24I take into account the letters written by your ex-wife, which highlights your ability to work and past difficulties. She asserts her affection for you and this also applies to letters written by your children.
25I take into account the fact that you have continued to undertake some of the courses and programs available to you whilst in reclusion, which indicates your capacity to direct your energies to useful and positive endeavours.
26I have again sighted a number of certificates which were tendered as part of Exhibit 3. I note you have been placed in a position to be a peer educator, and particularly since February 2014 you also participated in a drug and alcohol orientation program in expectation of a full course. The GROW voluntary mental health program and the Blood Spilts training program are currently undertaking certificate courses in horticulture and furniture making. Negative urine screens for drugs were also included in the documents. These matters, together with past efforts to obtain educational and business certificates are coupled with the support of your family and your willingness to engage in the sex offender treatment program, enhance your prospects, which are not extinguished by this sentence, but allow for a parole period which may allow some measure of rehabilitation.

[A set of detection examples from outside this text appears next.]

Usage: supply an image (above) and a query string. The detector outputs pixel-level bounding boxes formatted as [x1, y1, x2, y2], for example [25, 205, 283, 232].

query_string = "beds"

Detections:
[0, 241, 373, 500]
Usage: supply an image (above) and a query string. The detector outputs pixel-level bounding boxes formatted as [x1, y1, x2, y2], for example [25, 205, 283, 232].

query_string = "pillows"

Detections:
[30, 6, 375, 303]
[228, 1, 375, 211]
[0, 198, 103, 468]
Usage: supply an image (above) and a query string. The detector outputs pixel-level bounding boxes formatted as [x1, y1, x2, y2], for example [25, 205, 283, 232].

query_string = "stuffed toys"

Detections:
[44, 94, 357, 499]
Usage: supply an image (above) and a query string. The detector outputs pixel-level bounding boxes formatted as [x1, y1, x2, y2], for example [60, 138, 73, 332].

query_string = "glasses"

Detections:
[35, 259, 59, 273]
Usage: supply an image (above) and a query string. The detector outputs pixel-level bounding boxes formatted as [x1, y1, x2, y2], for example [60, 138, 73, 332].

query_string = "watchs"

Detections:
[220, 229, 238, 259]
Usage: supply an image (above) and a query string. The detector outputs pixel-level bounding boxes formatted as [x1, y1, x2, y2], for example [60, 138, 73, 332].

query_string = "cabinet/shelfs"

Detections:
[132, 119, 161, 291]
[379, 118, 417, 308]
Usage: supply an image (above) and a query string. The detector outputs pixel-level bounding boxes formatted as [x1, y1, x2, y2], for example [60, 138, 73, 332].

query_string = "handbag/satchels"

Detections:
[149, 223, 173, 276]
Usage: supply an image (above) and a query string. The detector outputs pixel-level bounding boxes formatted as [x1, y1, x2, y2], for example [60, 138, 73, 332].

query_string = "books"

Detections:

27You fall to be sentenced as a serious sexual offender. The Crown does not submit, in this case, that I should impose a disproportionate sentence in the circumstances, and I do not do so. Because of the last conviction and sentence you are registered already for life under the Sex Offender Registration Act and these obligations will continue.
28
Mr Yates. Would you mind standing up? On the charge of sexual penetration of a child under 16, a representative charge, you are convicted and sentenced to three and a half years' imprisonment. I fix a non-parole period of two and a half years. I order that two years of the head sentence be cumulative on the head sentence being currently served, which is six years and three months, making a total effective head sentence of eight years and three months. I order a new non-parole period of four years and six months from today. I note that you had served 399 days when I sentenced you in February and you have served approximately another four months since that, on that sentence. But for your plea, I would have sentenced you to four years with a three year non-parole period. Are there any other orders,
Mr Ballek, that I need to make? Have I made my purpose clear?
29MR BALLEK: I believe so.
30HIS HONOUR: The non-parole period of four years and six months is from today.
31MR BALLEK: Yes Your Honour.
32HIS HONOUR: I do not think I need to nominate any other pre-sentence detention periods because they were taken in to account on the last occasion and with the time served between February and now that amounts to some approximately 16 months served.
33MR BALLEK: As Your Honour pleases.
34HIS HONOUR: Yes. Remove Mr Yates, please. Thank you, I have another matter which starts soon.
35MR BALLEK: May I be excused?
36HIS HONOUR: Certainly.
37MS CHURCHILL: Thank you Your Honour.